Reproduce in full, word for word, the article below on how creatures sense their environment.

(Source document)

How Creatures Sense Their Environment

To a creature the world is divided up into 40 categories, food, fungi, machines, lifts and the like, in which all objects within each category have roughly the same behaviour as far as the creature is concerned.

At any point in time the creature only 'knows about' 40 objects at most, one for each category.

There are two main ways these 'category representative' objects are chosen for the creature. For things like fungi which all look the same (homogeneous I guess you could call it) it makes sense for the creature to pick the nearest one whereas for things like machinery where each has a different purpose (heterogeneous) it makes more sense for the creature to pick a random one in visual range.

Sensory inputs to the brain are in these 40 categories, e.g. the "vision" input says how close each category rep is, the "smell" input says how much you can smell it, the "noun" lobe says how much you can hear it.

Creature decisions are of the form do X to Y, e.g. "eat food", "push toy". These actions actually set off a script which makes the creature navigate to the object, pick it up (if necessary) and then eat it, push it or whatever.

So the creature doesn't decide itself to approach the object, pick it up etc - it decides what to do in a more general way and the script does all the navigational details.

(End Source document)
(Data provided)

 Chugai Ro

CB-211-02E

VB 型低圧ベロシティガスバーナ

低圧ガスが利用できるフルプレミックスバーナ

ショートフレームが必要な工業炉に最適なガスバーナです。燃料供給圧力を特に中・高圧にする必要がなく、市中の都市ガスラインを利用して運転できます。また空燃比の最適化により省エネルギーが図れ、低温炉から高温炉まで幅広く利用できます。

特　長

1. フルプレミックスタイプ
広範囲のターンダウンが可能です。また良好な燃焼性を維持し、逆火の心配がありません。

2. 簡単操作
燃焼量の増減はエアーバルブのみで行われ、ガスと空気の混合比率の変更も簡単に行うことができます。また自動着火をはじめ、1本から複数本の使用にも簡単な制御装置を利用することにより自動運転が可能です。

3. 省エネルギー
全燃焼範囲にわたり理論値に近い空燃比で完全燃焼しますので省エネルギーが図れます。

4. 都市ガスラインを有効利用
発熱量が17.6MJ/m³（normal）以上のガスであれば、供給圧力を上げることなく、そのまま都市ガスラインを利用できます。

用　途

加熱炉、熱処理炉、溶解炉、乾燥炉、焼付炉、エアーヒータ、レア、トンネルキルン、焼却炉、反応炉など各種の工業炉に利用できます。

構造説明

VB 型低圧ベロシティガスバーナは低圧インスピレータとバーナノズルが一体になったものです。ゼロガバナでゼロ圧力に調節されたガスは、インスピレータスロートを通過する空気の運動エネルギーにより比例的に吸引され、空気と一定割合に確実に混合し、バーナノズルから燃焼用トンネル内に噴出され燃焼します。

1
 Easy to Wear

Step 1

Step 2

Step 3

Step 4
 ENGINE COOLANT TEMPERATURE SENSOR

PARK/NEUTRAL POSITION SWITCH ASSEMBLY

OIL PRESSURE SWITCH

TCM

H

(End Data provided)

Written solution.
How Creatures Sense Their Environment

To a creature the world is divided up into 40 categories, food, fungi, machines, lifts and the like, in which all objects within each category have roughly the same behaviour as far as the creature is concerned.

At any point in time the creature only 'knows about' 40 objects at most, one for each category.

There are two main ways these 'category representative' objects are chosen for the creature. For things like fungi which all look the same (homogeneous I guess you could call it) it makes sense for the creature to pick the nearest one whereas for things like machinery where each has a different purpose (heterogeneous) it makes more sense for the creature to pick a random one in visual range.

Sensory inputs to the brain are in these 40 categories, e.g. the "vision" input says how close each category rep is, the "smell" input says how much you can smell it, the "noun" lobe says how much you can hear it.

Creature decisions are of the form do X to Y, e.g. "eat food", "push toy". These actions actually set off a script which makes the creature navigate to the object, pick it up (if necessary) and then eat it, push it or whatever.

So the creature doesn't decide itself to approach the object, pick it up etc - it decides what to do in a more general way and the script does all the navigational details.